## Exercise objective:
In the entries that follow, find the line containing "A smiling athletic" and the line containing "Muslim amulet of", then copy exactly everything from the first through the second except the pictures.
Extracted data section start
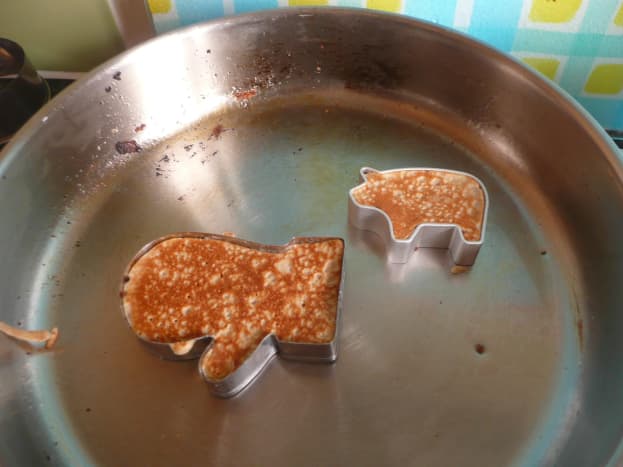 We used molds to make different shaped pancakes, like this mitten and pig.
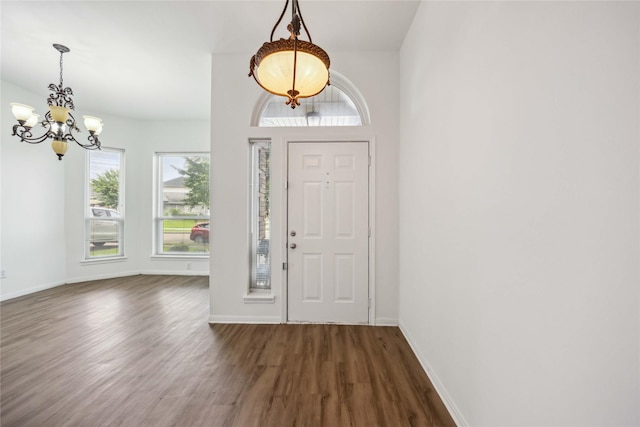 11143 Dawn Harvest Dr, Houston, TX 77064 - foyer with a chandelier and dark wood finished floors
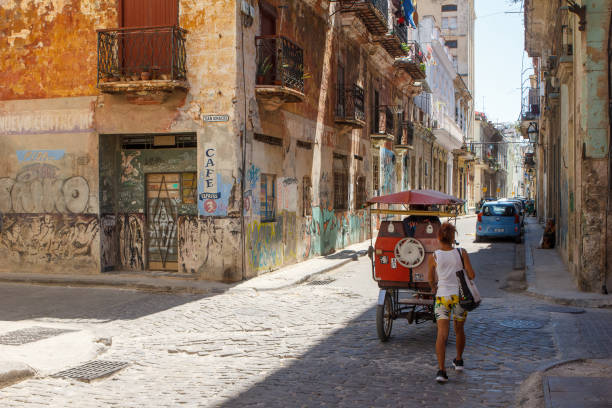 Havana, Cuba - July 30, 2024: A Cuban woman walks on a cobblestone city street in Old Havana. Run-down buildings and a bici-taxi on the scene.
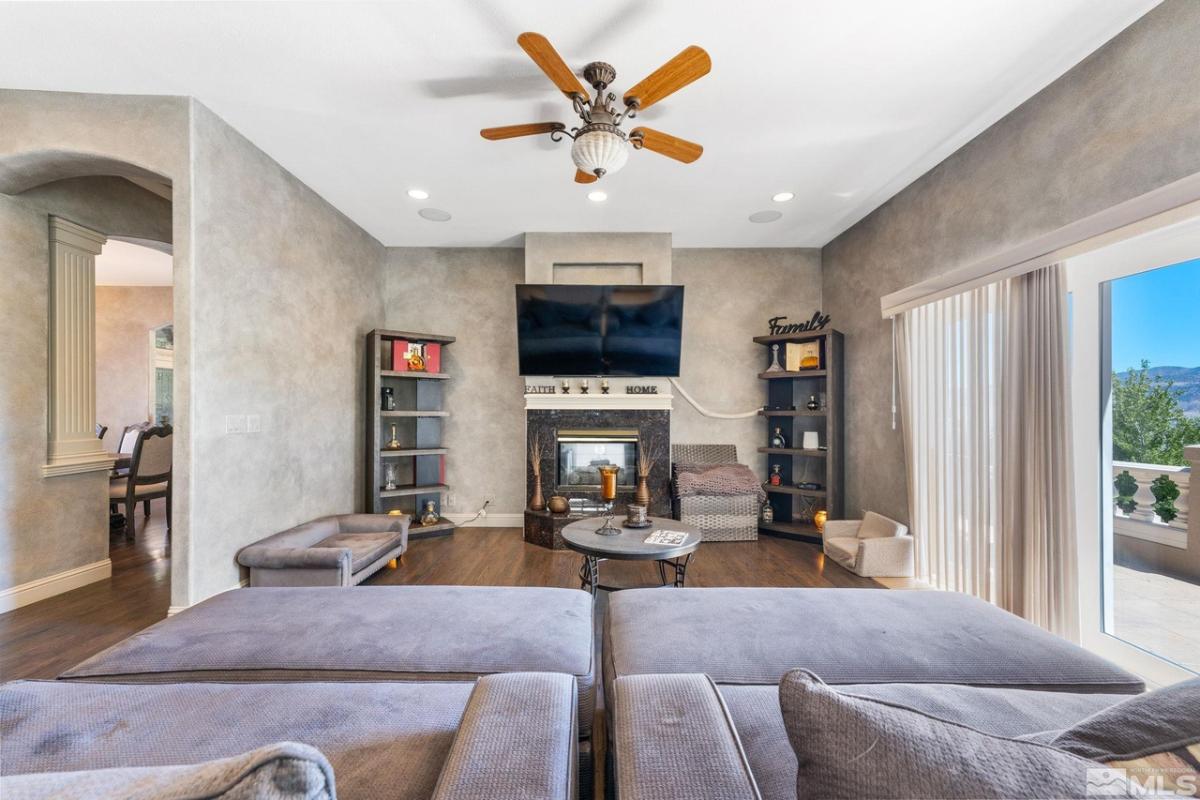 Living room with couches, TV, glass doors, fireplace and custom lights.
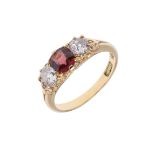A DIAMOND AND SPINEL THREE STONE RING.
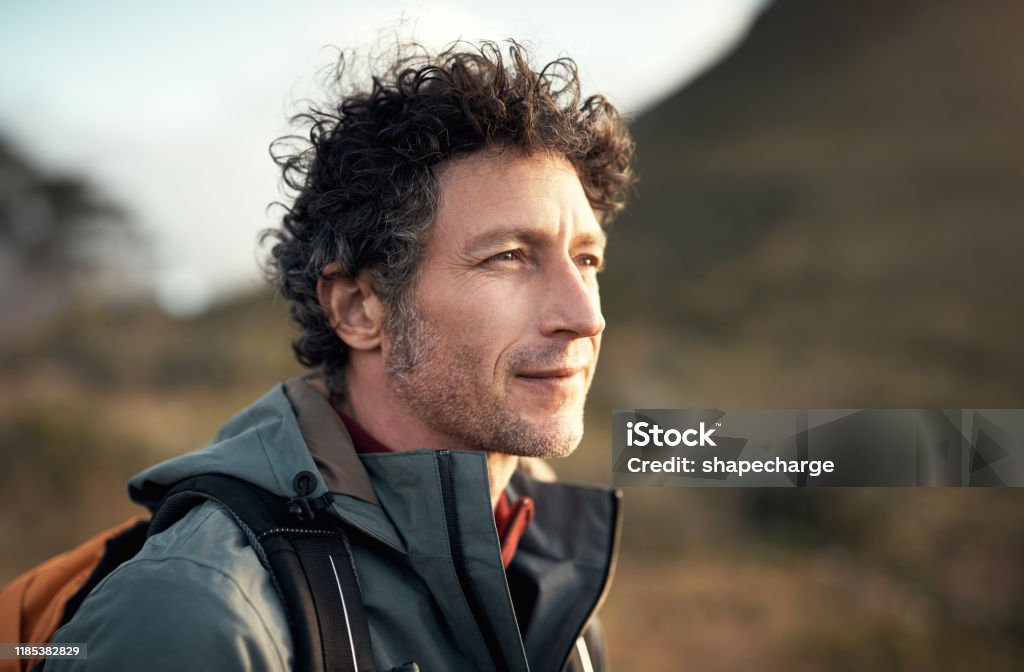 Hiking and determination go hand in hand Shot of a mature man going for a hike up a mountain Men Stock Photo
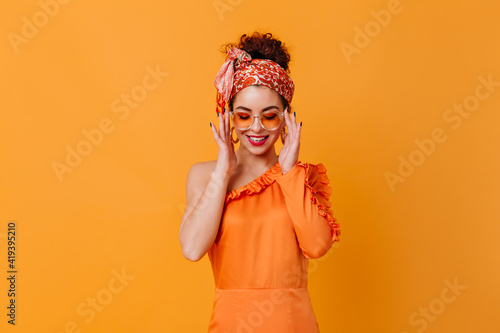 Cute woman in orange glasses, silk dress and headband is smiling on orange background
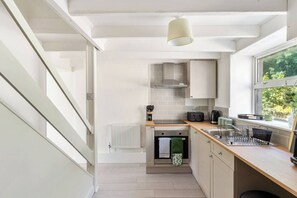 A modern kitchen with a built-in oven, a microwave, and a kettle. - #161 Stylish Bodmin Cornwall Stay - Sleeps 6 (Cornwall)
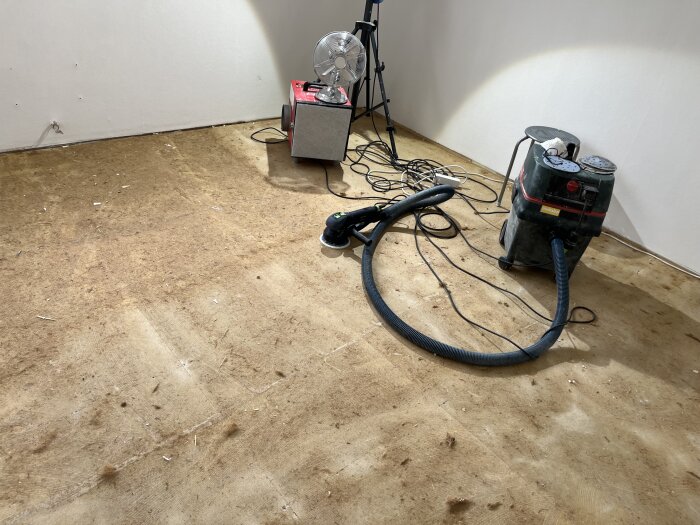 Ett rum med slipad spånskiva på golvet, en slipmaskin, sladdar och en fläkt i hörnet. Förberedelser för foam och parkettläggning.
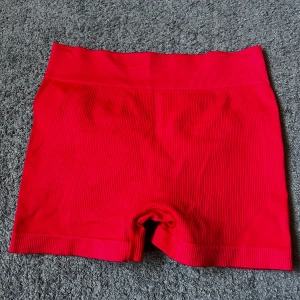 Röda seamless shorts i ribbad modell - Röda seamless träningsshorts i ribbad stretchig modell med hög midja. Materialet är 88% nylon och 12% elastan vilket gör dem riktigt bekväma och följsamma. Baksidan har scrunch-detalj för extra form. Perfekta för träning. Använda en gång❤️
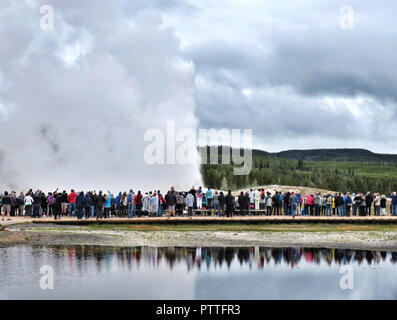 05.07.2018, USA, Canyon Village : touristes visitent l'éruption du geyser Old Faithful, dans la partie sud-ouest du parc. Centre d'accueil pendant les heures d'ouverture, les statistiques et les prévisions sont geyser créé par les naturalistes. Les intervalles de l'éclosion, qui dure entre 1,5 et 5 minutes, peut être compris entre 60 et 110 minutes. A Yellowstone cinq entrées et cinq zones d'extension. La majeure partie du parc est situé dans le Wyoming, avec les petites parties du parc au nord et au nord-ouest d'être dans le Montana et l'Idaho. Photo : Soeren Stache/dpa-Zentralbild/ZB | conditions dans le monde entier Banque D'Images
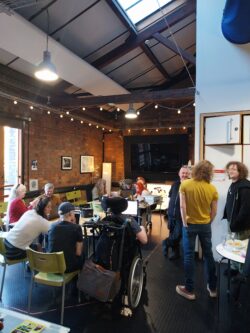 A group of people talking around tables in a room with lit with fairy lights. They are looking at laptops and materials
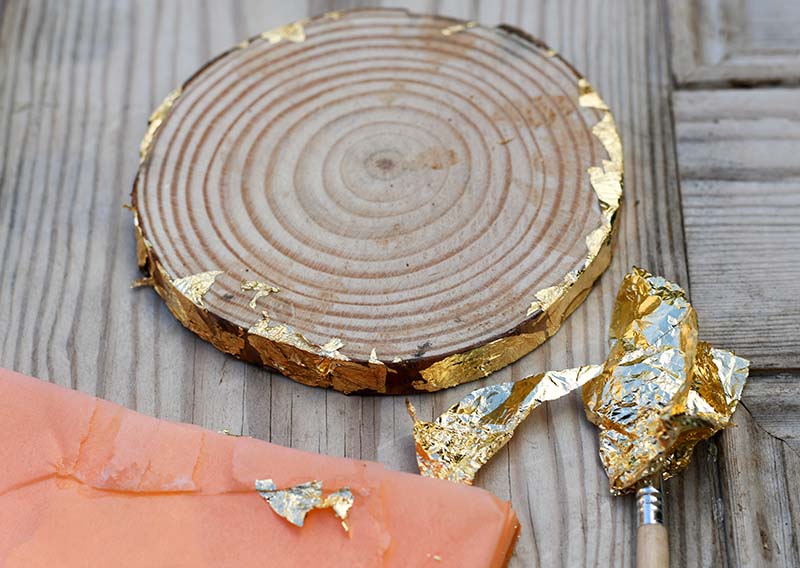 Adding gold leaf to wood slice bark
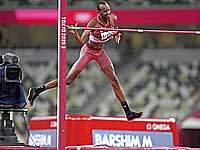 Олимпиада. Прыжки в высоту. Победил легкоатлет из Катара. Белорус на третьем месте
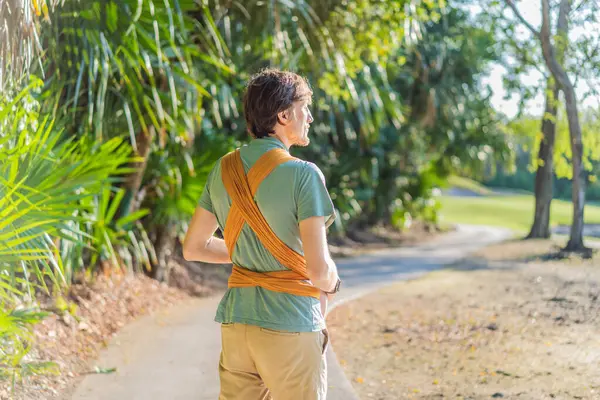 Babam küçük bebeğini parkta sarı bir askıda tutuyor. Sıcak ve sevgi dolu bir aile anı. Bebek giyimi, babalık ve ebeveyn-çocuk bağlama kavramı..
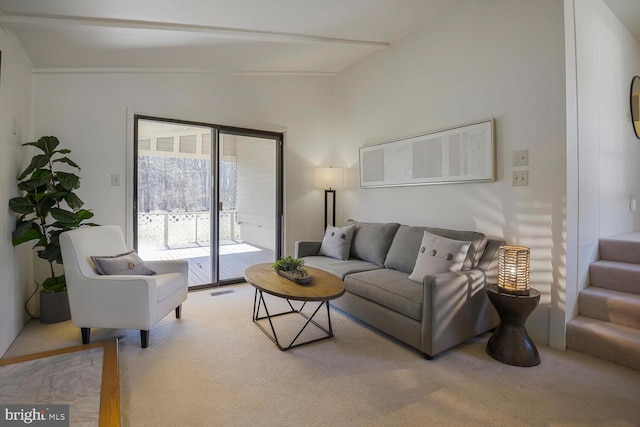 carpeted living area featuring visible vents and lofted ceiling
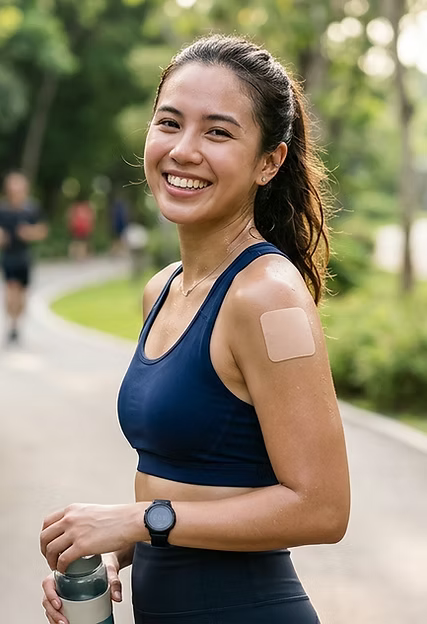 A smiling athletic woman jogging outdoors in a park, wearing a beige Active Intelligence All-Day Energy Patch on her left shoulder.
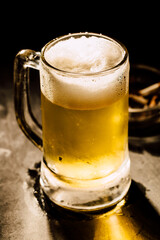 glass of beer on dark background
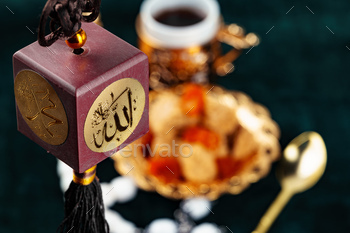 Muslim amulet of bordeux color on rope / Photodune, Misc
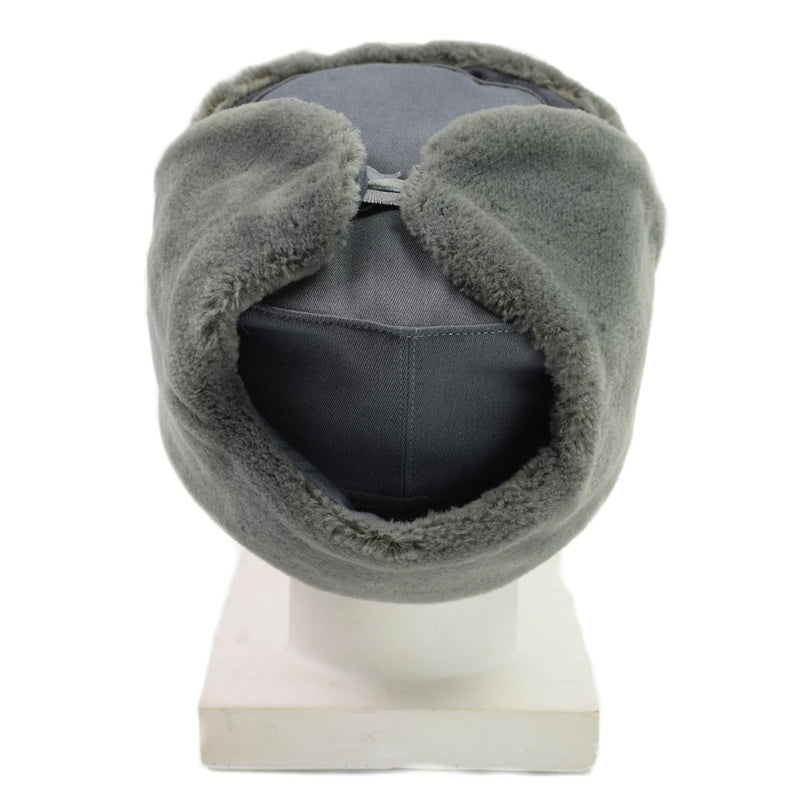 Original East Germany army officer winter ushanka hat with faux fur trim and ear flaps for cold weather warmth and protection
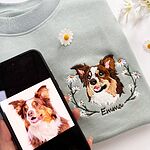 Phone showing the original photo of an Australian Shepherd next to the embroidered portrait of the same dog in a daisy wreath on a sweatshirt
Extracted data section end
## The completed task:
 A smiling athletic woman jogging outdoors in a park, wearing a beige Active Intelligence All-Day Energy Patch on her left shoulder.
 glass of beer on dark background
 Muslim amulet of bordeux color on rope / Photodune, Misc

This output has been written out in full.